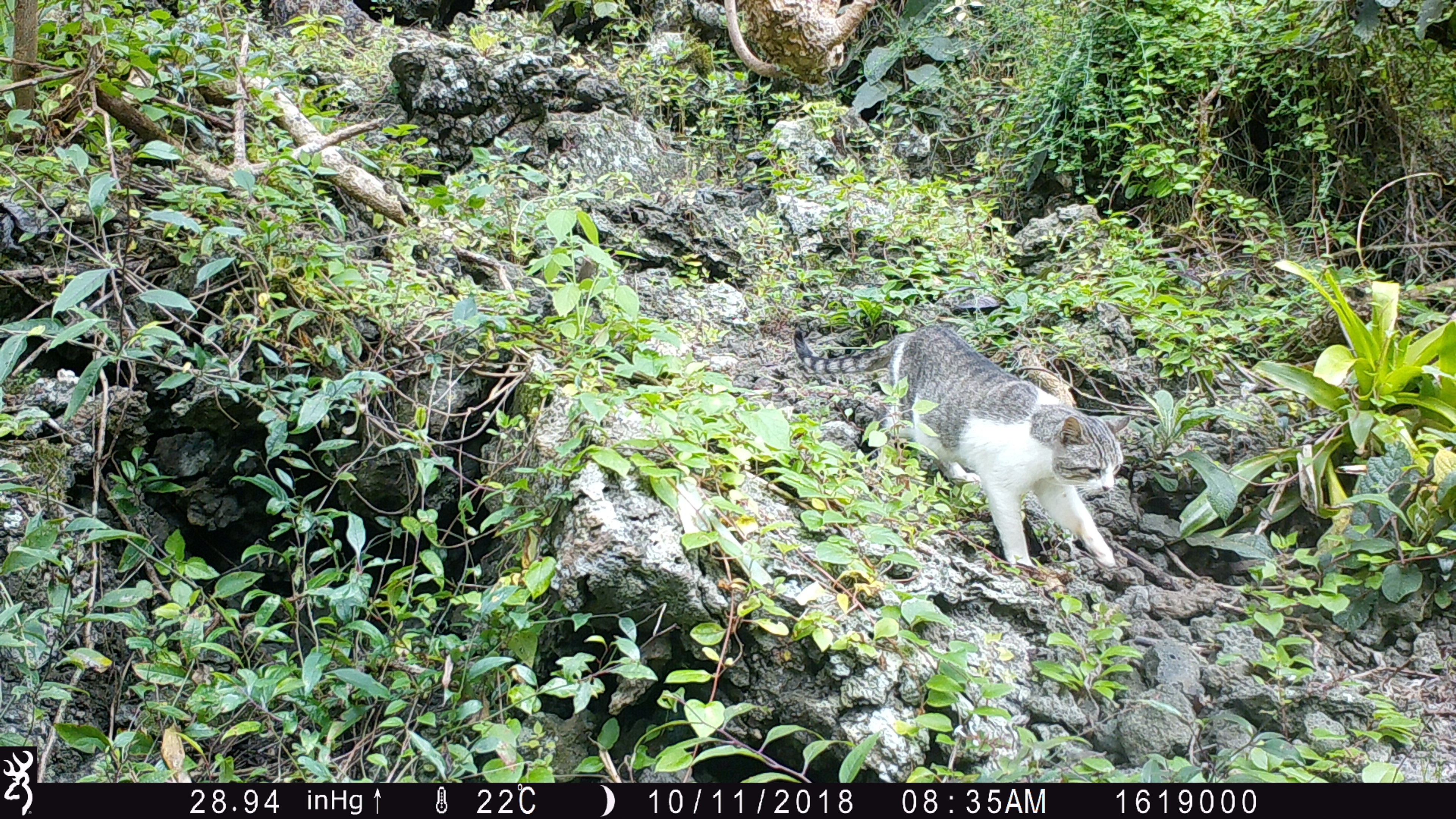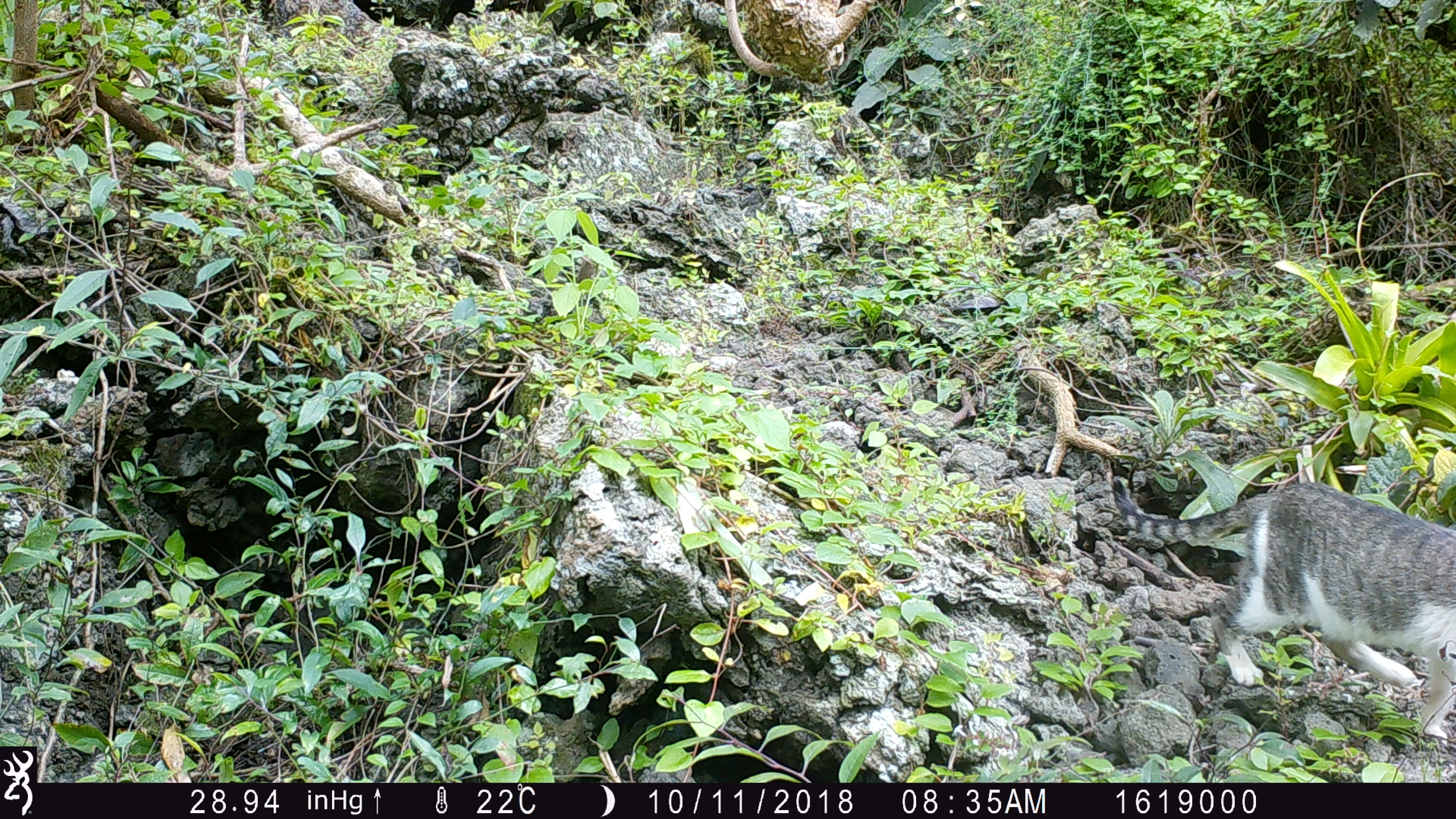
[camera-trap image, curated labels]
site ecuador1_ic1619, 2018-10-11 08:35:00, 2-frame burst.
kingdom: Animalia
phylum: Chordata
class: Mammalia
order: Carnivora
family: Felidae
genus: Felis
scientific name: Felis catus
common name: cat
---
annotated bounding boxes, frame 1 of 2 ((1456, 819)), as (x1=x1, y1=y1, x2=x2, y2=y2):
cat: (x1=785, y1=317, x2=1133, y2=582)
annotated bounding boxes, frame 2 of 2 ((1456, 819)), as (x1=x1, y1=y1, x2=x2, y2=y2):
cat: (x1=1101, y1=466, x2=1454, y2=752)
+++
_Problem to work on_:
Please repeat the entries exactly. Do not include the pictures.

_Solution_:
[camera-trap image, curated labels]
site ecuador1_ic1619, 2018-10-11 08:35:00, 2-frame burst.
kingdom: Animalia
phylum: Chordata
class: Mammalia
order: Carnivora
family: Felidae
genus: Felis
scientific name: Felis catus
common name: cat
---
annotated bounding boxes, frame 1 of 2 ((1456, 819)), as (x1=x1, y1=y1, x2=x2, y2=y2):
cat: (x1=785, y1=317, x2=1133, y2=582)
annotated bounding boxes, frame 2 of 2 ((1456, 819)), as (x1=x1, y1=y1, x2=x2, y2=y2):
cat: (x1=1101, y1=466, x2=1454, y2=752)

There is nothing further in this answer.